> [TEXT EXCERPT]:
Federal agents and police said Jeff Paglia's addicted customers were responsible for almost all of those calls.
On Monday he admitted as much, pleading guilty to selling bath salts from his Clarksburg head shop, Hot Stuff and Cool Things, where police watched people line up in the mornings to buy the synthetic drugs from a back room.
Mr. Paglia, 48, pleaded to drug conspiracy and structuring monetary transactions to evade reporting requirements as part of a money-laundering scheme to hide income from the Clarksburg store and a second store in Buckhannon.
The criminal division of the IRS, which worked with the U.S. Drug Enforcement Administration and local police on the investigation, said Mr. Paglia laundered his drug money through 11 properties in West Virginia, including his homes in Clarksburg and Lost Creek, W.Va.

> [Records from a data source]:

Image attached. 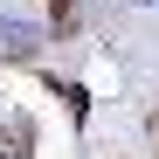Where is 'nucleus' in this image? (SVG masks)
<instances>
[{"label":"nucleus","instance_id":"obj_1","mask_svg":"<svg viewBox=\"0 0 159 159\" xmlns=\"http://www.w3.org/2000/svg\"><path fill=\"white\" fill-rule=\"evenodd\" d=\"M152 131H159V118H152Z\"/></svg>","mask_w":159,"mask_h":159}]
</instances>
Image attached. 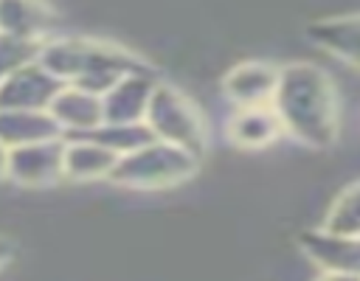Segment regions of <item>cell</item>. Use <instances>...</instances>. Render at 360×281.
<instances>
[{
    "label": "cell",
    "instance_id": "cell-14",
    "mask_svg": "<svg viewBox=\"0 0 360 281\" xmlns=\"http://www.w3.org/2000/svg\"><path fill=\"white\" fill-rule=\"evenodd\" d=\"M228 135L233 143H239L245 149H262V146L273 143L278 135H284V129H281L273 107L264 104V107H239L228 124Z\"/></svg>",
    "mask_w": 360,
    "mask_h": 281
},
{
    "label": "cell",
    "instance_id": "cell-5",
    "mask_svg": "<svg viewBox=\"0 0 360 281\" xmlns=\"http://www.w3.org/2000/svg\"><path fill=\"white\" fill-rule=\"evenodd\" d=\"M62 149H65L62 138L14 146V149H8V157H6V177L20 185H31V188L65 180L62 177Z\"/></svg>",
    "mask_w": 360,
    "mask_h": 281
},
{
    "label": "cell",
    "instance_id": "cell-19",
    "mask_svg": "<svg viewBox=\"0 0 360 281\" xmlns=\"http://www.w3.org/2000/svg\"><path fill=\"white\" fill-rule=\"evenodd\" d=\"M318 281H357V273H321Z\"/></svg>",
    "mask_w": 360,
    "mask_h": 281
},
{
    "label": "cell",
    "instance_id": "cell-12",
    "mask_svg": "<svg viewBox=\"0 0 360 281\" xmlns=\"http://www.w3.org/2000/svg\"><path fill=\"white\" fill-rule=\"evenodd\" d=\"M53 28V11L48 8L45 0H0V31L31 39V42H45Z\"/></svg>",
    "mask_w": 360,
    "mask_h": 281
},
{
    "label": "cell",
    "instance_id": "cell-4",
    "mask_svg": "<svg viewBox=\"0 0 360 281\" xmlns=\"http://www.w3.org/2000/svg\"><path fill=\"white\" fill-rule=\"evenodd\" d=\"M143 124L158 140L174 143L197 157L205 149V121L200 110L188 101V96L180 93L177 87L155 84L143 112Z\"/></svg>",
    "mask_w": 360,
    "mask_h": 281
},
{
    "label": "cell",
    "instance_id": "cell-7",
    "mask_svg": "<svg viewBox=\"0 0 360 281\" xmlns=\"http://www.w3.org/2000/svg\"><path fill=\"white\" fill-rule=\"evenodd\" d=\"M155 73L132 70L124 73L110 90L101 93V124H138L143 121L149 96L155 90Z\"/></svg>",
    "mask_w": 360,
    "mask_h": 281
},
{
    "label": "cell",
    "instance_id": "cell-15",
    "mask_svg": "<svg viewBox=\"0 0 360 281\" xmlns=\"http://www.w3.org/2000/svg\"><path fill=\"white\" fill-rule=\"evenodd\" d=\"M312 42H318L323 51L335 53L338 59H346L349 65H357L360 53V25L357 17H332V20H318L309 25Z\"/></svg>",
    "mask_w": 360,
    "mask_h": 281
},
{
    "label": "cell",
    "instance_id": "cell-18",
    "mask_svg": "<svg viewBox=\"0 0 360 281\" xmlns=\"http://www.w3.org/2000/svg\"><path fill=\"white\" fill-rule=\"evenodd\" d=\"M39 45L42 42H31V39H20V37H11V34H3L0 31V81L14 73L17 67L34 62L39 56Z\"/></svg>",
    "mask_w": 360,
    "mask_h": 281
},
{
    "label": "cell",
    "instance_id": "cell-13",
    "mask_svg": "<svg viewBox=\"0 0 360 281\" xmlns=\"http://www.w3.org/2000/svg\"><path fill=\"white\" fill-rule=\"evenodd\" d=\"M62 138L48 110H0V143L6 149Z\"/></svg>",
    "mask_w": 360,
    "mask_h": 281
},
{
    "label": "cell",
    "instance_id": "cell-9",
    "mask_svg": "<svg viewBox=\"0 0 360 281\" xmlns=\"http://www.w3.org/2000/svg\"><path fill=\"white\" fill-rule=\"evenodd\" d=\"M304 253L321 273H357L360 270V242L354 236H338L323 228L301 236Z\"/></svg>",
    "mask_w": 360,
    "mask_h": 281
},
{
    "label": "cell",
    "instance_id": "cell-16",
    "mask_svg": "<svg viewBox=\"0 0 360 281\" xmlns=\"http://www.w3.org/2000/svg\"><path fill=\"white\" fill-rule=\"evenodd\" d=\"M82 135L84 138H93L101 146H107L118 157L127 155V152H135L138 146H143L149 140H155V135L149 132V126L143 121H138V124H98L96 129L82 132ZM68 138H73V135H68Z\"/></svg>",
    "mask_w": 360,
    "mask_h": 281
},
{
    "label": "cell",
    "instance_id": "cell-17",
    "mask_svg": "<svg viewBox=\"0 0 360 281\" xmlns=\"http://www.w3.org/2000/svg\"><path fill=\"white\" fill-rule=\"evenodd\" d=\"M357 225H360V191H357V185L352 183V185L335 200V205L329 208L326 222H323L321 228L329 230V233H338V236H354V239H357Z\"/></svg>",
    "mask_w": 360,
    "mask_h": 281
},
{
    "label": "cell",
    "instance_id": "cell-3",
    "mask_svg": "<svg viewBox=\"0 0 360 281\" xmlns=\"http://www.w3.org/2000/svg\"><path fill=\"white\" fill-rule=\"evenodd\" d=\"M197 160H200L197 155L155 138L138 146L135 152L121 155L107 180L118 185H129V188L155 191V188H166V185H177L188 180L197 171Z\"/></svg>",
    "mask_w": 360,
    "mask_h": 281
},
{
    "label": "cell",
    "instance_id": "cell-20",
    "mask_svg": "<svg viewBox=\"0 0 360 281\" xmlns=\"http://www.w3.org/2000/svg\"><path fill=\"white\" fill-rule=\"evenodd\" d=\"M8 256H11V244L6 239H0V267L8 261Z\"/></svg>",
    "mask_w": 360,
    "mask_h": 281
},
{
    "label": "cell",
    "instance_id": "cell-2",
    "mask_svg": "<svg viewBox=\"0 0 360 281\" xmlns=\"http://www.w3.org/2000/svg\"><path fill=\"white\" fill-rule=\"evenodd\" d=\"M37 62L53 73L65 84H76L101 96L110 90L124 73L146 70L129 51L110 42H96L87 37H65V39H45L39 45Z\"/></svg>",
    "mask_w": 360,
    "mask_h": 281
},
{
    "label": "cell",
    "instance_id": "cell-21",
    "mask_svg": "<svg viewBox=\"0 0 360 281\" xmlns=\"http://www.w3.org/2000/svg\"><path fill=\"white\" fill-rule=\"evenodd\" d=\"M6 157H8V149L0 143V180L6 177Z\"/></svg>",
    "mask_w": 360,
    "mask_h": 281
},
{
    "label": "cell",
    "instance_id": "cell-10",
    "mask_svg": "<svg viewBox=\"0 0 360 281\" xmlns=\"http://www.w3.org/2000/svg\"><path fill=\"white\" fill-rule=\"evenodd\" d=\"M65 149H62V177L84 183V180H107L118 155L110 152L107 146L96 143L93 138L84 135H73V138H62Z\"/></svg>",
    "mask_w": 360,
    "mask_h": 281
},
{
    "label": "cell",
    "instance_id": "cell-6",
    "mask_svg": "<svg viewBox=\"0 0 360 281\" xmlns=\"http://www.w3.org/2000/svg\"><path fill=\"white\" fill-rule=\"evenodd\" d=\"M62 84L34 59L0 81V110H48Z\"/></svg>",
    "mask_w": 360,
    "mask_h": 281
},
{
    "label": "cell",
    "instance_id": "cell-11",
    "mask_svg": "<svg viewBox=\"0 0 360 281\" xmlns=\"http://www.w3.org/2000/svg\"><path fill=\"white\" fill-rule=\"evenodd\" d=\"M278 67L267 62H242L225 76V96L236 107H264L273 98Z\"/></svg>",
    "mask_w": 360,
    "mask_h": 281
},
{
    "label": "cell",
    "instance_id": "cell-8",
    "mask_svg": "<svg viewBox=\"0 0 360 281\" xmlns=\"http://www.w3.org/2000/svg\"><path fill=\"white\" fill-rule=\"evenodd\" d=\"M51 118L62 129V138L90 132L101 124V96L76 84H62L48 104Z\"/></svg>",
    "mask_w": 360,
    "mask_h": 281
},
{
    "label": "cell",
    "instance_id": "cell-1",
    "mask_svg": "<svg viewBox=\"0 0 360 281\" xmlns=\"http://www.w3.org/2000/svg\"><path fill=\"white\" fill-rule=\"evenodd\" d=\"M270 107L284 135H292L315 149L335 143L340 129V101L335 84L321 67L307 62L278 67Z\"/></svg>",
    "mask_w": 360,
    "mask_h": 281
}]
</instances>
...
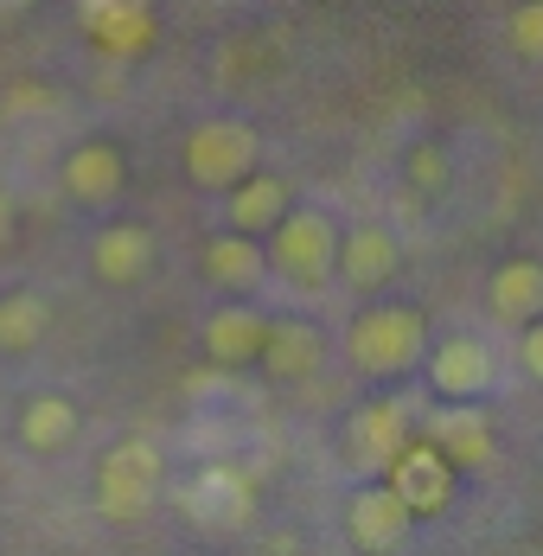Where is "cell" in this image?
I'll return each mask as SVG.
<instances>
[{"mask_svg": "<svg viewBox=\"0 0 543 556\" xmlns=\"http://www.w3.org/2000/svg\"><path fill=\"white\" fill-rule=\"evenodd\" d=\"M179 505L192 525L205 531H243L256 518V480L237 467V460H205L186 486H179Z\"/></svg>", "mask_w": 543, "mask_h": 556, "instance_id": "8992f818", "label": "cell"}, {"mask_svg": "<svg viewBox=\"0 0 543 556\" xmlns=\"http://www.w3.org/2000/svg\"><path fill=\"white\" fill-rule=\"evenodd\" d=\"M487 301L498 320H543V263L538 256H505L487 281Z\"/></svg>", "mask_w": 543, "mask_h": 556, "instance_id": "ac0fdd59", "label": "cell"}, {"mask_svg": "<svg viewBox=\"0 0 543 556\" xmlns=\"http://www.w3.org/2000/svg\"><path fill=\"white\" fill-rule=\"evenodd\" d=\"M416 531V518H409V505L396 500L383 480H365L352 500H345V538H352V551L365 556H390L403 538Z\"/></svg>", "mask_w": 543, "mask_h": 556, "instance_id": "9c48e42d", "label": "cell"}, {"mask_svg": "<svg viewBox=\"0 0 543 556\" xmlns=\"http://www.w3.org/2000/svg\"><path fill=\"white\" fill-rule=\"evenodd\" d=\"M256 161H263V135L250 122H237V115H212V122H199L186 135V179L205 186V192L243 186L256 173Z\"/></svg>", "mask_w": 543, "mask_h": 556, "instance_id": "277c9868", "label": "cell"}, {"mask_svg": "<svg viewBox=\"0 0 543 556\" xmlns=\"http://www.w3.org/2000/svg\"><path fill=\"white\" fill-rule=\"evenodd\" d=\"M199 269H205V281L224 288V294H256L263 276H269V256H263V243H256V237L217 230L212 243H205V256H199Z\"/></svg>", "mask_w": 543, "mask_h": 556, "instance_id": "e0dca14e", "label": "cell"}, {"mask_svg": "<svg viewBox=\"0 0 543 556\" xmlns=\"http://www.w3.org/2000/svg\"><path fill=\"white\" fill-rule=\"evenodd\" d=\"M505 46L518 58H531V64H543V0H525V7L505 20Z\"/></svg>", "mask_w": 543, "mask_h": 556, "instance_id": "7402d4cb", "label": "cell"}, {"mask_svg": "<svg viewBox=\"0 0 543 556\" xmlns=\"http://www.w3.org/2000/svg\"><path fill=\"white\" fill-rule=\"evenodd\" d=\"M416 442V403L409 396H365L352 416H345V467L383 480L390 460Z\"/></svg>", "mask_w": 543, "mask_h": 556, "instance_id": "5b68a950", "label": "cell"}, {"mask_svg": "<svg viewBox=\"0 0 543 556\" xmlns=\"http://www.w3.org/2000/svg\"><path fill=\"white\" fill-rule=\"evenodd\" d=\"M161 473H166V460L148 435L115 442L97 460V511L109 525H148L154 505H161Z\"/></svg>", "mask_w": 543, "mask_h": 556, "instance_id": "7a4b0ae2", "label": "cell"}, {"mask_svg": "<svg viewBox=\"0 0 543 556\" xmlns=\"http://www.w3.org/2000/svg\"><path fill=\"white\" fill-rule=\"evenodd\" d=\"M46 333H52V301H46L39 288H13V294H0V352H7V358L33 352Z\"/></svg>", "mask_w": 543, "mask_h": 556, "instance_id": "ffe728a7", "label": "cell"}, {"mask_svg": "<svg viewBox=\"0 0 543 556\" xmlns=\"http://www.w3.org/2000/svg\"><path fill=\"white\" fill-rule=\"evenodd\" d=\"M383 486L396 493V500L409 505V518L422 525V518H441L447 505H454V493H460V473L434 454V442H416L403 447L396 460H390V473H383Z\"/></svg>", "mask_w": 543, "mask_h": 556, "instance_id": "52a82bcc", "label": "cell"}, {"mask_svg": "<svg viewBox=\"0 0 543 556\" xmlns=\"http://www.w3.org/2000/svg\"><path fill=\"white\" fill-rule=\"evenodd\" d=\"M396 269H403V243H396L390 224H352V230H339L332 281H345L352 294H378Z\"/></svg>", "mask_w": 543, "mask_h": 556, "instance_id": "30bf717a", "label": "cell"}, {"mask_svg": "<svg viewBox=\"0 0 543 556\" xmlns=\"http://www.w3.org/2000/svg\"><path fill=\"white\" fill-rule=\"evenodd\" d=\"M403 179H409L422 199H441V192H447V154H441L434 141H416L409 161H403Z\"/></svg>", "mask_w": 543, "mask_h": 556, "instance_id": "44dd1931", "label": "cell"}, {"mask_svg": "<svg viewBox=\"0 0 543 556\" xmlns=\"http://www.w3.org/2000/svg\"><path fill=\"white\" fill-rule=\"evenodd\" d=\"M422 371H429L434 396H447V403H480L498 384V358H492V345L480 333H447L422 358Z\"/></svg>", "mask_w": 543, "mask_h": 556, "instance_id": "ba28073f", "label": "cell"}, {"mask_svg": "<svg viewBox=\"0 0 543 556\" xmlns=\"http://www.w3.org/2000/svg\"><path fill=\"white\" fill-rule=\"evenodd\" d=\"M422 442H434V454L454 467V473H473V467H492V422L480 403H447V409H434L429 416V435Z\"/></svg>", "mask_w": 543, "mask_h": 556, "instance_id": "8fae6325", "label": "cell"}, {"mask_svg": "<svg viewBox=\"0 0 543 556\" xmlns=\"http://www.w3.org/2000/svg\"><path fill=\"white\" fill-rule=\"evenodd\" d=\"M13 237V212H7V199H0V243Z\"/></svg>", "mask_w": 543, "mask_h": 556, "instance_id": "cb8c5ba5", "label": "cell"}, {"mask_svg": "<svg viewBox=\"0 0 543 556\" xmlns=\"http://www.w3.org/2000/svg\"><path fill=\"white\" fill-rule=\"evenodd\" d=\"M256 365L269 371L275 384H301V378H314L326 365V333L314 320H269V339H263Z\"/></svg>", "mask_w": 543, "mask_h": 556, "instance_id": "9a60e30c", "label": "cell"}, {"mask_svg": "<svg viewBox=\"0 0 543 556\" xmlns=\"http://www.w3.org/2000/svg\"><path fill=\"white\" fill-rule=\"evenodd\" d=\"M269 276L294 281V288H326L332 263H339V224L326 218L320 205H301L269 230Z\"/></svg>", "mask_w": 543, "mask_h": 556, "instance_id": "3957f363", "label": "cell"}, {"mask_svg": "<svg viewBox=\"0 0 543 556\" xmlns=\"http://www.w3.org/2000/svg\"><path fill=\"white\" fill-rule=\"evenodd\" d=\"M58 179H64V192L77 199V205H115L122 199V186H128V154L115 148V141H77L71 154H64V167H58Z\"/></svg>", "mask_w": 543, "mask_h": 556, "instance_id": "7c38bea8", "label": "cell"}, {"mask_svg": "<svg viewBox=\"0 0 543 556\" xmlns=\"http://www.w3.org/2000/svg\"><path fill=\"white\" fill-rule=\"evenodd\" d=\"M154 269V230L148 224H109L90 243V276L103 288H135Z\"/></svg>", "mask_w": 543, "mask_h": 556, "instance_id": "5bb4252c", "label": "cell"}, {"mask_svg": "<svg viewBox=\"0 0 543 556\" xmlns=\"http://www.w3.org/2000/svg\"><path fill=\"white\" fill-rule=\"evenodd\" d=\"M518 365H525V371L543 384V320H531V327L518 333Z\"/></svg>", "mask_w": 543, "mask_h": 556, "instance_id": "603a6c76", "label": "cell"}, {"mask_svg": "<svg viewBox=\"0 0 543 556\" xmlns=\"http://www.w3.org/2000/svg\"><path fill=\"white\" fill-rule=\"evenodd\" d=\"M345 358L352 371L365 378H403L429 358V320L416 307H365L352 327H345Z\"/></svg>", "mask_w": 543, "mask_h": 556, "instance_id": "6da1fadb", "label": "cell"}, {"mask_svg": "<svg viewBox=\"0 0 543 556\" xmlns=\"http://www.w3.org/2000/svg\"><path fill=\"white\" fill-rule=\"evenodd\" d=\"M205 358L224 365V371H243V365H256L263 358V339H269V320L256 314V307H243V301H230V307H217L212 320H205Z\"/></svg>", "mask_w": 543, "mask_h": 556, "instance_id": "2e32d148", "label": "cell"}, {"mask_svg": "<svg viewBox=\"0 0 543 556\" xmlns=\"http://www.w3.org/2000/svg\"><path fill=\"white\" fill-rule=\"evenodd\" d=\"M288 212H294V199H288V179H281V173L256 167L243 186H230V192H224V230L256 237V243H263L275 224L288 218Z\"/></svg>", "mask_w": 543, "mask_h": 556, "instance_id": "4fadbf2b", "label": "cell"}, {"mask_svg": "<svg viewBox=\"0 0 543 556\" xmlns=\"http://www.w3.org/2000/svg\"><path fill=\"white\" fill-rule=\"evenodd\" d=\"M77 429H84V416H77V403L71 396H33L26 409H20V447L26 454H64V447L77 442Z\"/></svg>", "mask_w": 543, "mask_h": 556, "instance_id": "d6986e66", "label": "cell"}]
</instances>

> [GIVEN REQUEST]:
Carry on the news report about the bath salts case, picking up right after its last sentence. The records are separate material and have no connection to the news report on the bath salts case.

> [THE RESULT]:
As part of the plea, he will forfeit all of that real estate and also give up a 12th property that he owned in his native Massachusetts in the town of Gardner.
He also agreed to surrender five vehicles, two motorcycles, an excavator and other equipment, in addition to more than $730,000 in cash.
In exchange for his plea, federal prosecutors promised not to prosecute his son, Zack Cormier, who worked at one of his stores, or Zack's mother, who is Mr. Paglia's girlfriend.
Mr. Paglia agreed to cooperate with federal authorities, including providing sworn statements and grand jury testimony.
Two of his underlings, Derrick Calip and Jeremia Phillips, also have pleaded guilty, but Mr. Paglia's business partner, Texas strip club owner John Skruck, is awaiting trial.
Mr. Calip and Mr. Phillips, who ran day-to-day operations for the Hot Stuff and Cool Things stores, have both worked for Mr. Skruck at Sonny's BYOB in Waco and other strip clubs he controls. Mr. Skruck's daughter also worked at one of the West Virginia head shops, although she has not been charged.
The investigation began in the spring of 2011, when a DEA task force began hearing about bizarre behavior from bath salts users.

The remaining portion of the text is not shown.